Cuando vamos calle abajo por Jeanne Karen en La máquina verde

Hace más de veinte años que aprendí a conducir un vehículo, hace casi cuarenta, me subí por primera vez a una bicicleta. La bici me costó mucho más trabajo manejarla, esa situación de agarrar los manubrios, pedalear, mirar para todos lados, bajar los pies cuando necesitaba pararla, por alguna razón no confiaba mucho en meter el freno de forma intempestiva, creo que se debió al primer porrazo que me llevé al internar andar en ella, pero al final lo hice, el equilibrio llegó a mi cuerpo.

Lo que recuerdo con más amor, con claridad, con todas mis ganas, es la forma en que me animé, la forma en que arranqué, el minuto en el que por fin decidí levantar mis pequeños pies del suelo, era un suelo de tierra, bastante más agradable que uno de asfalto.

Allá iba yo con el primer impulso, con la sonrisa en el rostro, pero, ¡paren un segundo!, también iba con una cosa que sentí justo en ese instante: la incertidumbre.

Y vaya sensación extraña, allá iba calle abajo, pero ¿para dónde, cómo, qué fuerza estaba llevando a mi yo pequeña a qué lugar?

No sé cómo hicieron ustedes en su infancia o cuando aprendieron a hacer algo para zafarse de lo incierto, de esa tela que se posa sobre nuestras cabezas y no deja pasar la luz de la razón, la luz del conocimiento, la luz de lo objetivo.
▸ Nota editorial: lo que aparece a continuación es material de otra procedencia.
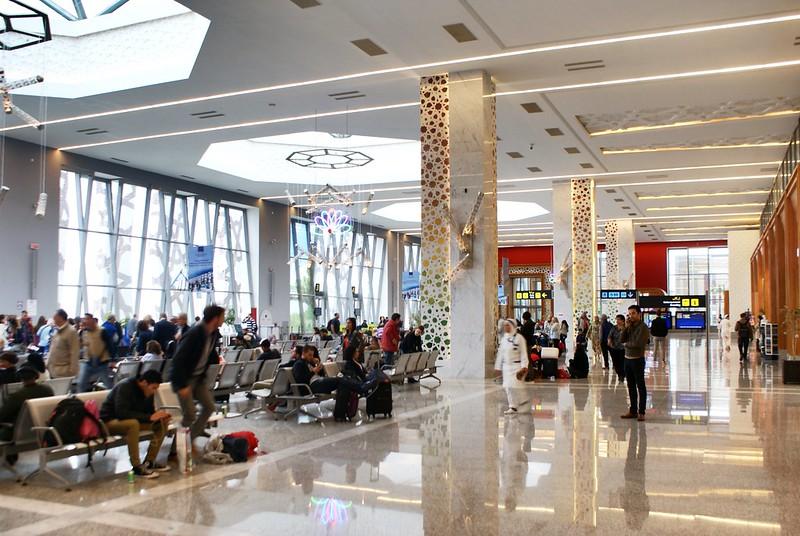 Dans l'aéroport international de Fès au Maroc : Beau et moderne.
Recuerdo que el primer día que me subí a la bicicleta, en mi cabeza comenzó a maquinarse una historia, así me ayudé a mí misma con cada cosa que sucedía sobre la calle de tierra, me adelanté a los hechos, con inocencia y con dulzura, en mi mente colocaba una hilera de carros adelante, luego un parque, luego un desfile y así, al presentarme los sucesos con antelación, el propio ritmo de mi corazón comenzaba a calmarse, había visto sin ver.

Cuando comencé a conducir un automóvil, la ciudad todavía no era el monstruo en el que se ha convertido en los últimos años. Era una ciudad mediana, por llamarla de algún modo, con la quietud de los jardines, el espacio suficiente entre los autos estacionados y los que van rodando, con pocos perros atravesando de forma intempestiva las avenidas principales. De pronto y ya frente al volante, me sorprendía a mí misma, la respiración volvía a su ritmo, a ese ritmo de la infancia, la mente en blanco, la espantosa espera, pero al mismo tiempo tenía ya la receta, la solución sencilla para aniquilar otra vez mi miedo.

Volvía a mí el desfile, la hilera de pinos, la calle que corre hacia abajo, pero ahora asfaltada. Adelantarme a los hechos, conjuntar en mis pensamientos la sensación de bienestar con las imágenes necesarias para seguir, ir hacia adelante, en donde ya había imaginado que estaría un auto atravesado, un perrito corriendo desaforado, una señora haciendo la parada al camión casi a media calle. Entonces sucedía que cuando me encontraba algo en mi camino, el temor estaba superado, no había mucha fuerza en la sorpresa.

Inventar me salva, me ayuda a seguir. Saco otra historia cuando necesito echar a andar la bicicleta de la vida, le doy forma a lo que viene, le pongo las luces, los señalamientos, el estruendo de las bocinas y en mis días se dibuja otra vez el cielo en calma, azul y predecible, limpio y con todas las respuestas. Sonrío.

Publicado por jeannekaren

Poeta y escritora.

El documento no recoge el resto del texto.